● **DOCUMENT EXTRACT**

Neil Harris wrote:
We have a long-standing problem with AOL, which is
that they insist on
being a single giant cluster of anonymizing proxies. Should we
consider sending a cookie to AOL browsers which issue edit requests,
to give them some kind of identity?
Some comments to make this clearer:
* we detect AOL users by IP address range, not browser user-agent
* when I say "hash", I mean "keyed hash with a secret key"
We can also generate the cookie values nicely by generating them as
"seed" + hash(key1 + "seed" + key1)
where + is string concatenation, key1 is a secret key only our server
knows, and the seed is a random string.
By the nature of the hash algorithm, it is hard to discover key1, but we
(who know key1) can trivially verify whether it is a genuine cookie or
not without doing a database lookup, which will scale nicely for the
long-term future. Making the strings at least 512 bits (64 chars) long
and using a good hash will effectively frustrate brute-force attacks on
the key.
* we can re-use the blocking subsystem to do this, by giving it a
variety of policies which can be enforced in the blocking table, eg
"block" or "force-anon-cookie"
To generate the user pseudonyms, after checking that
hash(key1 + "seed" + key1) is the same as the second part of the cookie
we then generate
hash(key2 + "seed" + key2)
where key2 is another secret key, and truncate it to some reasonable
length. Note that we don't need the authenticating hash from the cookie
string, as it is simply dependent on the seed and adds no greater
security once it has been verified.
A nicer way of showing the hashes of the cookie-strings might be as
strings with a leading hash thus: #ekls9fjr5i39 (using base-36 encoding
using [a-z][0-9]). For added revelatory power, we could even present it
as #aol:ekls9fjr5i39, so that the originating ISP information was not lost.
Note that even though the actual keyed hash of the cookie string may be
512 bits long, we only need use the first 8 base-36 encoded characters
as a user pseudonym to have less than one chance in 2 * 10^12 of an
accidental collision, so using 12 as shown above is plenty.
So, the cost of doing this is mostly the cost of hashing, at two hashes
per edit, one to verify the cookie and one to generate the pseudonym
string. On a modern processor, each hash will take roughly 2 or 3
milliseconds to execute, which is trivial at Wikipedia's current edit
rate of an edit every 2 or 3 seconds. (We could also memo-cache verified
cookie -> name lookups in memcached, if we wanted to accelerate things
further, thus eliminating the hashing entirely in most cases except for
the first time, but that's probably too much complexity for too little
gain).
-- N.

● **ACTIVITY LIST**
- A) Answer these from the AOL cookie post:
(i) By what means does the post say AOL users are detected?
(ii) Which characters does the proposed base-36 encoding use?
(iii) How many hashes per edit does the post give as the cost, and what is each one for?
- B) Put this sentence from the AOL cookie post into Spanish: "So, the cost of doing this is mostly the cost of hashing, at two hashes per edit, one to verify the cookie and one to generate the pseudonym string."

● **GIVEN INFORMATION**
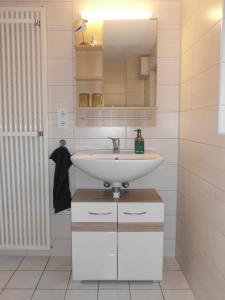 a bathroom with a sink and a mirror at Zum Hochufer in Lohme +6 photos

● **ANSWERS TO THE TASKS**
- A)
(i) By IP address range, not browser user-agent.
(ii) [a-z][0-9].
(iii) Two: one to verify the cookie and one to generate the pseudonym string.

- B) Así que el costo de hacer esto es sobre todo el costo del hashing, a razón de dos hashes por edición: uno para verificar la cookie y otro para generar la cadena del seudónimo.